Advertisement
Advertisement

MEME *

MEME *
  • 2
    0
    0
    0
  • Evet, dik durmadığım doğru. Daha bu yaşta, ihtiyarlamış nineler gibi kambur yürüdüğüm de doğru ama ne yapayım; göğüslerim çok büyük. Ortaokuldan beri sürekli büyüdüler, büyüdüler ve akranlarım ki ufak tefek, adeta kurumuş birer limon gibi kalıp dururken, benimkiler birer kavun irisi kıvama erdiler. Ta o zamanlardan beri sırtımı eğip saklamaya çalıştım. Annemden gizli gizli küçük sutyenler alıp taktım. Sıkışınca daha fazla büyümezler sandım ama nafile. Herkes göğüslerime bakıyor sandığım için yıllar boyu kambur dolaştım. Bir ağız tadıyla bikini giyemedim. Hep o kaba saba mayolarla yetindim. Her defasında hevesle seçtiğim o kadar badi fanilayı denemek için giyip aynada baktıktan sonra aldığım reyona bırakmak zorunda kaldım. Hele yazlar… O kavurucu sıcaklarda neler çektim anlatamam. Terlemesi bir yandan, aralarının, altlarının pişmesi, döktüğüm isilikler diğer yandan. Kışlar daha mı iyi sanki? Gece yatarken, tıpkı küçüklüğümde olduğu yorgana iyice bürünüp uyuyabilmek ne kelime? Azıcık yüzüstü dönmeye göreyim. Sanki boğazıma çöken iki kuvvetli erkek eli. Erkek deyince, bazılarının benimki gibi büyük göğüslere merakı olduğunu duyardım da, yaşayarak anladım ki; meraktan öte bir takıntıymış. Çarşıda, pazarda, caddede hep bakarlar çoğu bana. Beni senelerdir bezdiren salınmaları onların hoşuna gidermiş. Herhalde bilinçaltlarında bir yerlerinde, annelerinin onları emzirdiği bebekliklerinin izleri var. Çünkü göğüslerimi bir kez emebilmek için neler feda edebileceklerini biliyordum.

    Yaşım ilerledikçe iyice sarkacakları ve belki de göbeğime kadar inecekleri kâbusu sürekli içimdeydi. Allahım! Madem böyle büyük göğüsler verdin, hiç olmazsa ilelebet dimdik olmalarını sağlasaydın. Belki o zaman bir nebze olsun içim rahat olurdu. Ama şu kahrolası Newton’un keşfettiği yerçekimi yok muydu? Eninde sonunda her şey yenik düşüyordu.

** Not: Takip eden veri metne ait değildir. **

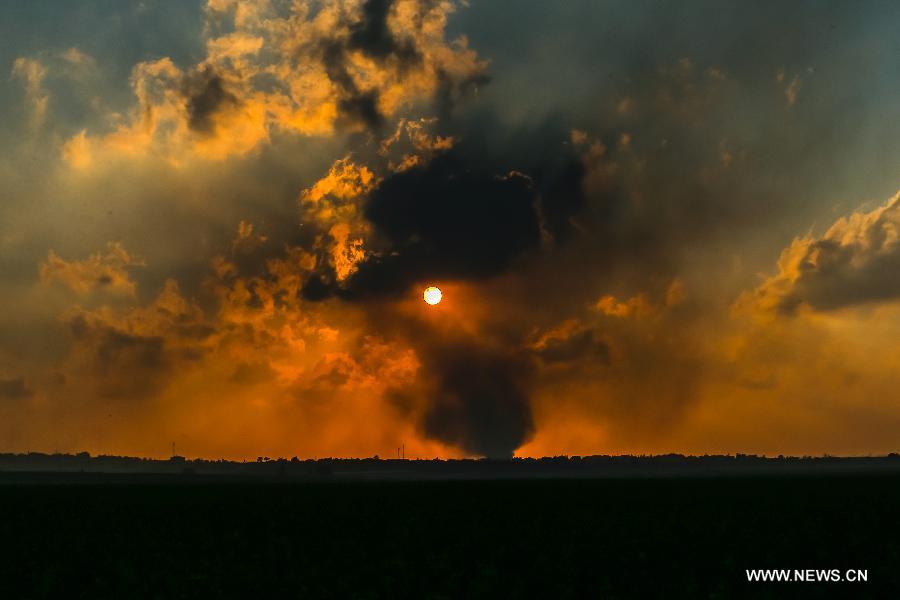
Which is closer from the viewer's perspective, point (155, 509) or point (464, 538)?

    Hayatınızda muhakkak bir ya da birkaç kez koşmuşsunuzdur. Belki sabah koşuları yapan sağlıklı insanlardansınızdır. Peki, koşarken önünüzde sizden önce gidip sağa sola savrulan, bir yukarı bir aşağı sallanıp neredeyse dengenizi bozan ağırlıklarınız olsaydı nasıl koşardınız? Bu yüzden sabahın köründe uyanıp portakal suyu içtiğimi ve pencereden dışarı bakıp aşağıdaki parkta koşu yaptığımı hayal etmekle yetiniyordum.

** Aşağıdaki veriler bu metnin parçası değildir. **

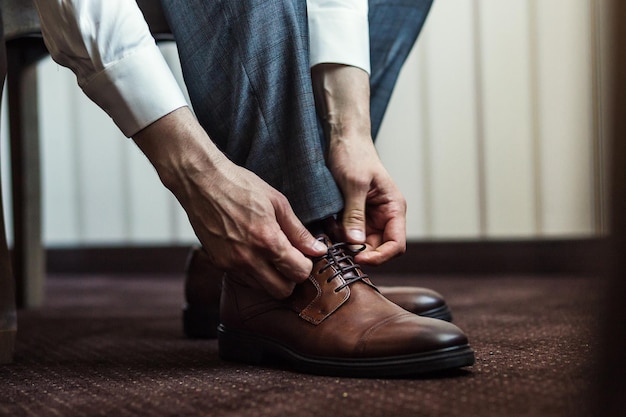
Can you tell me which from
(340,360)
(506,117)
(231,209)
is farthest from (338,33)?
(506,117)

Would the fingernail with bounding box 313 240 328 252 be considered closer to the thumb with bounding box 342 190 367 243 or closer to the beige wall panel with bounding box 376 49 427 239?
the thumb with bounding box 342 190 367 243

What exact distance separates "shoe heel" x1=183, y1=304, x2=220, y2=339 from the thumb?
309 millimetres

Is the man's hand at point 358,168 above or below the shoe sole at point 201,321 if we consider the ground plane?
above

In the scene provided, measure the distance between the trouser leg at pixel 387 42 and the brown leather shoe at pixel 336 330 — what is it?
317 mm

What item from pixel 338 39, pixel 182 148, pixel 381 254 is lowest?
pixel 381 254

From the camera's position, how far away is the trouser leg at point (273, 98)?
26.0 inches

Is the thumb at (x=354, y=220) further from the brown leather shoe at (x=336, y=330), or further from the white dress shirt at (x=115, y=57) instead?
the white dress shirt at (x=115, y=57)

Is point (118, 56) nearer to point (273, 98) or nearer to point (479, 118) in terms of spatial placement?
point (273, 98)

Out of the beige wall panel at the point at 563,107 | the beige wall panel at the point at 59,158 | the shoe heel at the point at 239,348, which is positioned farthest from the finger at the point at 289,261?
the beige wall panel at the point at 59,158

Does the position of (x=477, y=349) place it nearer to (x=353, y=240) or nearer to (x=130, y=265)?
(x=353, y=240)

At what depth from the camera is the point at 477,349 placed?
724mm

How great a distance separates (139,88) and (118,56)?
0.11 feet

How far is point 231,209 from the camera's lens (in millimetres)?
634

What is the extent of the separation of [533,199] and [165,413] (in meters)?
1.35
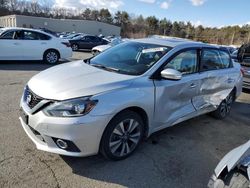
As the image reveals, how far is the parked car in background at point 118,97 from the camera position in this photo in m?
2.80

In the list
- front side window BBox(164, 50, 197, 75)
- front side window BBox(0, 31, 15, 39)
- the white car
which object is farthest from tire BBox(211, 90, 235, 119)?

    Kendimi en rahat hissettiğim yer banyomdu. Çünkü özgürdüm. Sıkışmamıştım, pişmemiştim, köpük köpük rahattım. Hele küvete uzanıp suyun kaldırma kuvveti ile biraz olsun  yükselmiyorlar mıydı; bayılıyordum o hafiflemişlik duygusuna.

    Niçin hala evlenemediğimi söyleyeyim mi? Aslında bana âşık olan, beni deli divane seven o kadar erkek tanıdım ki. Aralarında gerçekten akıllı, uslu, efendi olanları da vardı, aklı bir karış havada olanları da. Ama hiçbir ile evlenmedim. İlişkilerim o aşamalara yaklaştığı anlarda, ya arka arkaya bahaneler üretip ayrıldım ya da onları terk ettirmek zorunda bıraktım. Çünkü evlenirsem çocuk yapmamız kaçınılmazdı. Hamile kaldığımda iyice büyüyecek ve emzirme dönemi boyunca sütle dolup daha da kocaman olacak göğüslerimden korktum. Görüyorsunuz ya; kendimi aşktan da, annelik duygusundan da mahrum bıraktım.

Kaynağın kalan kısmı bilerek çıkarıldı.